Comment s’en sortir ? Par une prise de conscience pour ne pas rendre notre partenaire responsable de notre frustration… qu’il éprouve certainement lui aussi. Pourquoi ne pas en rire ensemble ?

Unis et solidaires

L’un des ingrédients les plus importants pour un couple qui dure, c’est la solidarité. Surtout dans l’adversité. Or, pour Serge Hefez, « les mères peuvent soudain faire appel à une autorité paternelle traditionnelle qui n’est plus de mise aujourd’hui. Les pères ne veulent plus du tout jouer ce rôle ». Pour Magali, c’est plutôt l’inverse : l’autorité soudaine de son mari avec Inès lui paraît démesurée. Dans tous les cas, c’est ainsi que l’on peut sauter à pieds joints dans le cercle vicieux du conflit conjugal. L’un va reprocher à l’autre de se défiler, de ne pas tenir sa place, de jouer la complicité avec l’ado rebelle, l’autre va se défausser, se défendre, et c’est l’escalade. Un pataquès dont profite l’ado, soulagé que le cour- roux se détourne de sa personne.
Comment s’en sortir ? Un parent blessé par ce qu’il perçoit devrait pouvoir en parler calmement avec son partenaire, sans l’accabler de reproches, pour mieux se faire comprendre. Commençons par nous mettre d’accord sur le rôle que chacun entend jouer et tenir pendant cette traversée difficile. Et n’y dérogeons pas afin d’opposer à l’ado un front commun.

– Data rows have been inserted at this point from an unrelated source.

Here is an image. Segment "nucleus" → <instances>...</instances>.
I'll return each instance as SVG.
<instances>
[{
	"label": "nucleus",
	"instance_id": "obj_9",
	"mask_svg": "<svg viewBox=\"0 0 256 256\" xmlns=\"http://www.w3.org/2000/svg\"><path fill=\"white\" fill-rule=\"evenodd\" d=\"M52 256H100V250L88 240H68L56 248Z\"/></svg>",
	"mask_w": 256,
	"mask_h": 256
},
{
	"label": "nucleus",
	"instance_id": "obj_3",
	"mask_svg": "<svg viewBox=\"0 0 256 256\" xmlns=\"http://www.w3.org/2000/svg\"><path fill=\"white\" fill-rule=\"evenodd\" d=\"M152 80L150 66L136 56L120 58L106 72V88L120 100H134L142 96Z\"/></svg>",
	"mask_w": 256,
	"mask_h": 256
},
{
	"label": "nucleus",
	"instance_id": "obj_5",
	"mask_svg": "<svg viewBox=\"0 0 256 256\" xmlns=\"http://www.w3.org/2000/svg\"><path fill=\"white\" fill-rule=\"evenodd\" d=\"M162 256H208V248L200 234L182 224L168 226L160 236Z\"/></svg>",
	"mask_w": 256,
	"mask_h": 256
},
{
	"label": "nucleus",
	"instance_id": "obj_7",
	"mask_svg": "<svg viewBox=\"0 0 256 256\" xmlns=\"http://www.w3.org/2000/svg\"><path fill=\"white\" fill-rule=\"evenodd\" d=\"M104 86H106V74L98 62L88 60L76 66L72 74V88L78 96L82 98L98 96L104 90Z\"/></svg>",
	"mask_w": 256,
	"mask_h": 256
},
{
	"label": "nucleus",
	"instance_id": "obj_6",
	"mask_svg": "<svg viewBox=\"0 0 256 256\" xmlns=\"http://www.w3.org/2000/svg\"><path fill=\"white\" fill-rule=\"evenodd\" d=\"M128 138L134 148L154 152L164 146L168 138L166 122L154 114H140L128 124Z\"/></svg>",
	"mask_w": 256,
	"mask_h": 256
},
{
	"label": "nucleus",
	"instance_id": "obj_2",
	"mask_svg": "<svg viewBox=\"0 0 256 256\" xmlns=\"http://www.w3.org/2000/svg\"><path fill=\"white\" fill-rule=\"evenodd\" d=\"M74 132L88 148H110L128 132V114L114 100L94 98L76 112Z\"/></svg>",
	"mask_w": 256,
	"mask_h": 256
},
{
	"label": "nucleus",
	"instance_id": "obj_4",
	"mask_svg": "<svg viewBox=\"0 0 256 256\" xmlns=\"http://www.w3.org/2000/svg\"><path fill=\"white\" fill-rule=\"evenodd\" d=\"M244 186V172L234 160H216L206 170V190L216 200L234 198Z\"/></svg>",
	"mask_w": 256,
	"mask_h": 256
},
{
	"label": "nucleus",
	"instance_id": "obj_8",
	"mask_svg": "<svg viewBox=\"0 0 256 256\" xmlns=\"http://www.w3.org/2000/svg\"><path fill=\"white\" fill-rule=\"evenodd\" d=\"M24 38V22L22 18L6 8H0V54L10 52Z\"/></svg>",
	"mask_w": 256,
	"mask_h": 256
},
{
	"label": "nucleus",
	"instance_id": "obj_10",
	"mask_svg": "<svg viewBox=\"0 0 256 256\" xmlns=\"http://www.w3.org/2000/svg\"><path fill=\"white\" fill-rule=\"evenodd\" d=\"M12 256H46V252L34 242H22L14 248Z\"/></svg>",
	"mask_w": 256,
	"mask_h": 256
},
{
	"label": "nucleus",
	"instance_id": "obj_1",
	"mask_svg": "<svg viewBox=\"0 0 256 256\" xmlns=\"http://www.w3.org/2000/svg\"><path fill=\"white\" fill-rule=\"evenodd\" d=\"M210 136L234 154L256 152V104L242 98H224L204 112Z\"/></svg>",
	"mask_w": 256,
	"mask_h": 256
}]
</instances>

Réinventer le couple conjugal

La réalité, c’est que toute cette agitation signe la fin imminente de notre job de parents admirés. Le moment est venu de commencer à anticiper (un peu) ce que sera la vie quand nos ados seront partis – même si ce n’est pas pour demain. « Le couple doit revisiter son contrat conjugal », estime Serge Hefez. Commencer à imaginer comment se défaire du couple parental pour réinventer un couple conjugal et, ça non plus, ce n’est pas de la tarte ! Surtout quand, inconsciemment, l’un des parents a un peu « fait couple » avec l’enfant qui est en train de prendre son envol. Cela n’a rien à voir avec l’inceste, c’est juste que des liens très forts se sont tissés entre un enfant et l’un de ses parents et qu’il faut désormais désinvestir ce lien-là pour réinvestir le couple.
Comment s’en sortir ? On fait des projets pour quand ils ne seront plus là, en essayant de profiter des bons moments avec eux, car tout n’est pas si noir. Des bons moments, il y en a encore et il ne faudrait pas les gâcher.

Et quand on est beau-parent ?

Dans les familles recomposées, le casse- tête peut être aggravé lorsque le beau-parent sort de la position que son conjoint lui demande de tenir. Plus que jamais, il leur faut rester sur la même longueur d’onde. Et cela arrive rarement sans une mise à plat en tête à tête : qu’est-ce que chacun attend de l’autre ? Il faudra ensuite passer ensemble un autre contrat clair avec l’ado sur ce qu’il peut faire et sur ce que l’on attend de lui. Une sorte de contrat de vie dont les clauses sont renégociables, toujours ensemble, et pas chacun de son côté.